Is There a Right to Let Others Die?

When Republican presidential candidates who oppose socialized medicine are asked, in essence, “What will you do with a sick person — let him die?” the answer they normally give is, “Of course not. The government requires hospitals to provide emergency care, and it should.” Even “libertarian” Ron Paul fell for this tactic in a recent CNN presidential debate.

Such an answer concedes the moral high ground to the socialists. Socialists are trying to morally intimidate their opponents with such questions. “Do you mean to tell me that you’re going to let a suffering person die?”

The premise of this question is that the person being asked it is responsible for the illness and lack of money of the ill person in question. Well, in some cases this might be true. The parent of a child is responsible for that child. A spouse or family member — if he or she loves that family member — certainly feels responsibility for helping that family member, as would a loving friend.

But that’s not the context for the question in a presidential debate. The context is political, meaning: Isn’t everyone in society responsible for the medical care of everyone else?

These theoretical, global examples refer to a specific type of case. It’s a case in which an individual has no health insurance, and suddenly needs emergency care. For example, a 30-year-old who doesn’t want to pay for health insurance suddenly gets cancer, or has a terrible accident. Of course you must help him, right?

But why does such a person not have health insurance in the first place? In the presidential debate, Ron Paul attempted to make this point. Because of the government welfare mentality, he said, people simply assume that government will, and should, rescue them from their decision not to purchase health insurance.

People who advocate socialism are asking us to evade the facts of the case — such as the possibility that the person lacking health insurance was negligent and irresponsible — while assuming responsibility no matter what. “Fairness” and decency, by this standard, consist of taking care of the person with the problem even if it’s a problem of his own making, and with no consideration whatsoever for the rights of the person being forced to take care of him.

So what’s the proper answer to the question, “You mean you’re just going to let this sick person die?”

There are two answers, each equally valid.

One answer is, “If you want to help him, I’m not going to stop you. You have every right to help anyone you want. And I will definitely help any person who is individually important to me. But I’m not going to help just any person. And I’m not going to help someone just because you tell me to do so. It’s my choice.”

The other answer is, “If the sick person dies because of his own negligence, by failing to plan for his medical care, and if he’s unable on short notice to get the aid of charity, then I didn’t kill him. Society didn’t kill him, either. He killed himself by his own negligence.” It may not be the politically correct thing to say in Obama’s America, but it’s still true.

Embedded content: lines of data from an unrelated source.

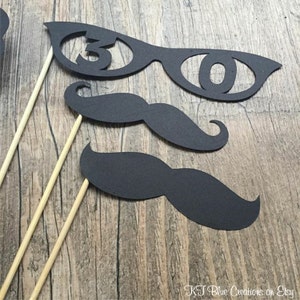 May include: Three black photo booth props on wooden sticks. The props are a pair of glasses with the number 30 cut out, and two different sized black mustaches.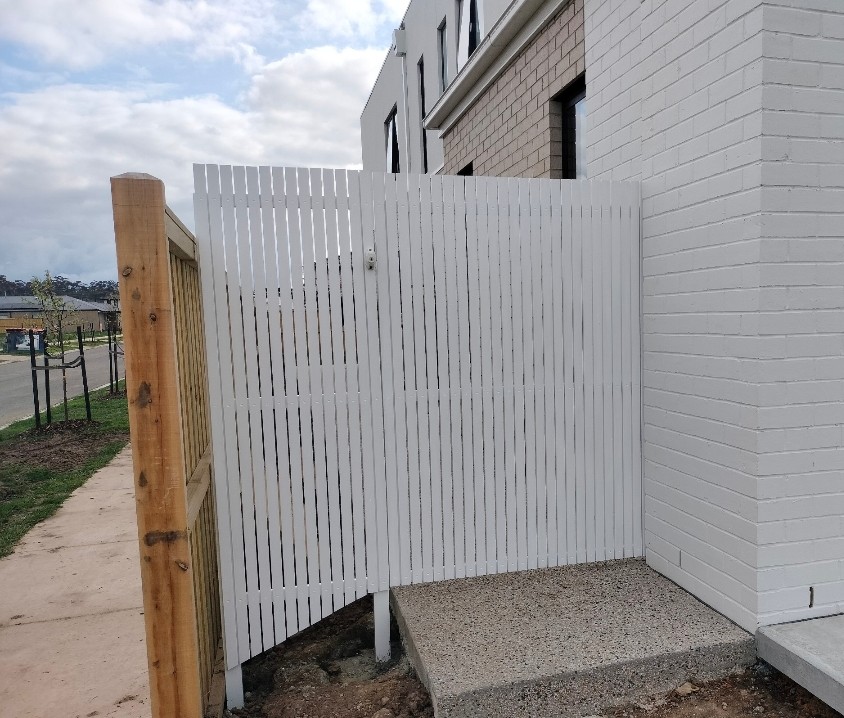 All white, steel and cladding, even has a white latch
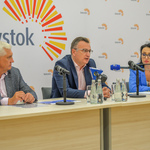 Uczestnicy konferencji siedzący za stołem. Zastępca prezydenta miasta mówi do mikrofonu.
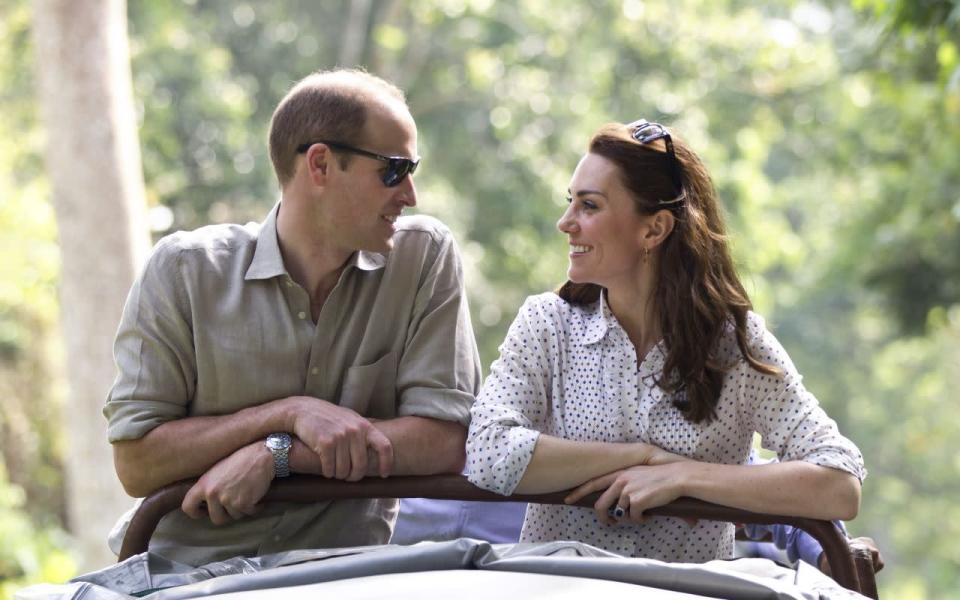 <p>The Duke and Duchess started the day with a Kaziranga safari, which called for some casual wear and Zara trousers for Kate. The mum-of-two had her Ray-Bans on hand and kept cool in a printed blouse. <i>[Photo: PA Images]</i></p>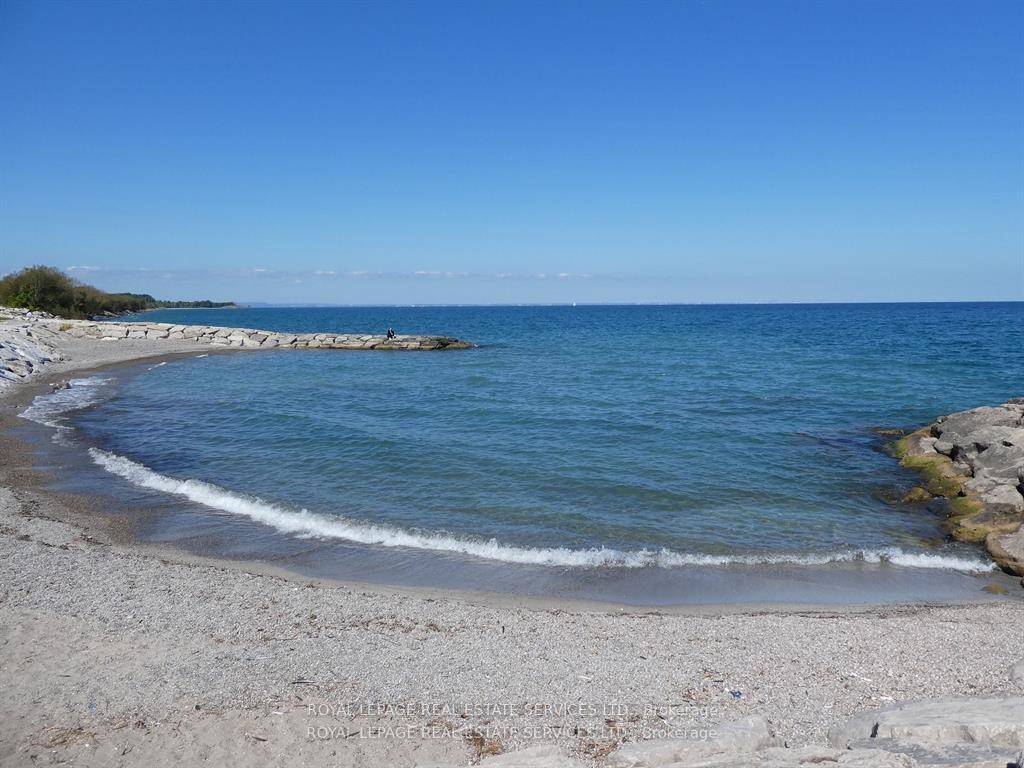 Award Winning, PREMIUM CORNER UNIT with 2 bedrooms and 2 baths plus 2 balconies with FABULOUS VIEWS of LAKE Ontario and the Niagara Escarpment !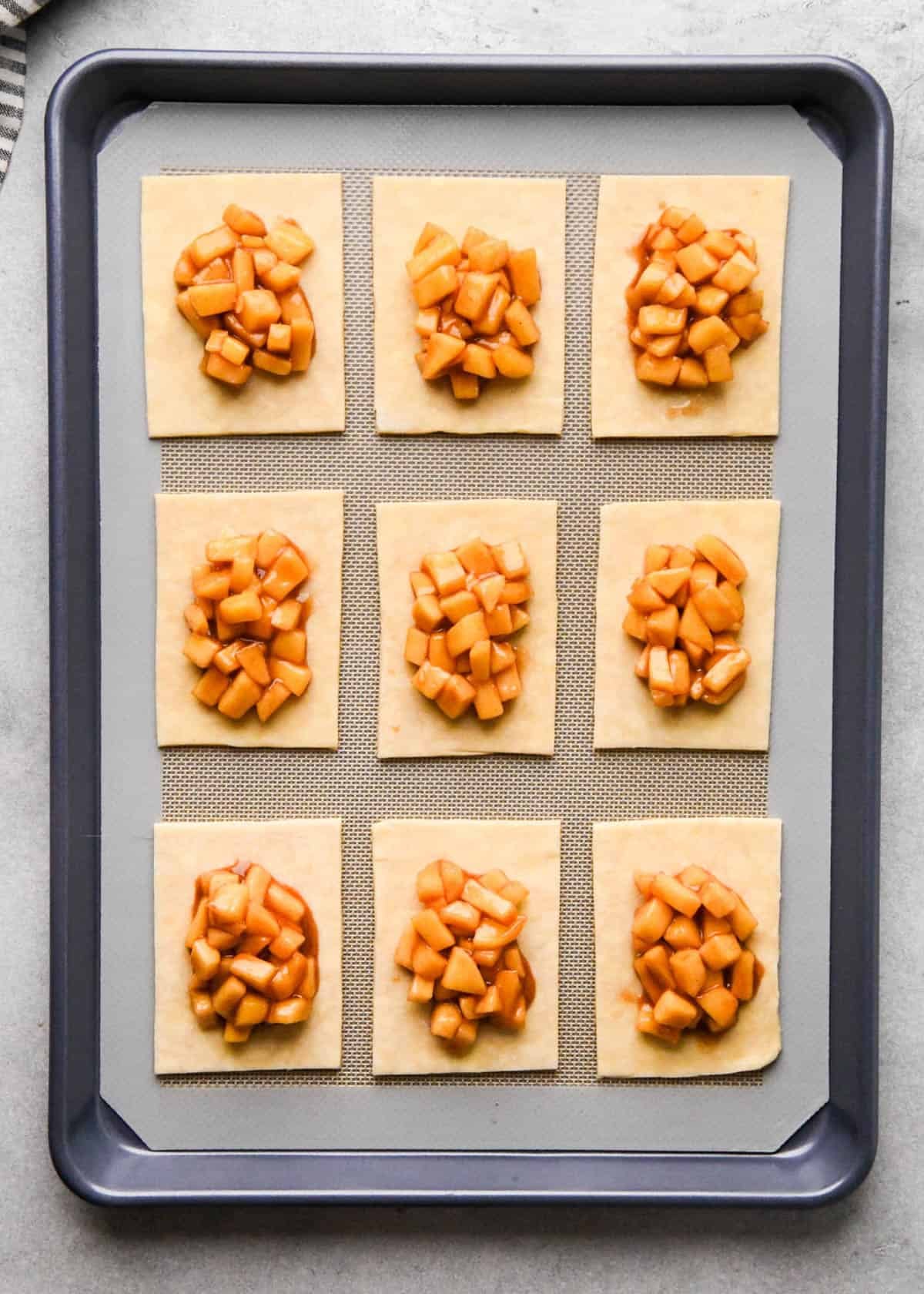 assembling apple hand pies - 9 hand pies filled with apple filling on a baking sheet lined with parchment paper without the top crust on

What about the fact that health insurance is expensive? I’m aware of that. My health insurance costs more than my mortgage — and I’m only middle-aged and am still healthy. That’s why I support a free market in medicine. That’s why I want the system of capitalism, and not socialism, applied to medicine. The more choices, the better.

Health insurance and medical care will never be free under capitalism. But choices and prices will be maximized. Choices and competition tend to drive prices down. This is another thing that socialists evade when they ask the question, “You mean you’re just going to let so-and-so die?” If so-and-so were free to purchase medical insurance in a free market, it would be even harder to feel sorry for him over his negligence.

Opponents of socialism who cede the moral ground to socialists do more damage to the cause of capitalism and freedom than socialists ever could. Each time a Republican or libertarian says, “No, I wouldn’t let him die,” the socialist has won the debate. Because the socialist understands that if you ARE in fact your brother’s keeper, simply by being human beings, then that’s the end of the debate right there.

Helping others is either voluntary, or it’s not. We’re all either entitled to decide what to do with our own money, time and energy, or we’re not. We’re either free, or we’re not.

We’re not merely free to the point that Obama and his socialist friends in the media say we are. That’s a decision for each and every one of us to make. We’re either slaves, or we’re not.

‘Let’ someone else die? Is that a right? You better believe it. You have a right to choose when and whom to help, and nobody has a right to compel otherwise.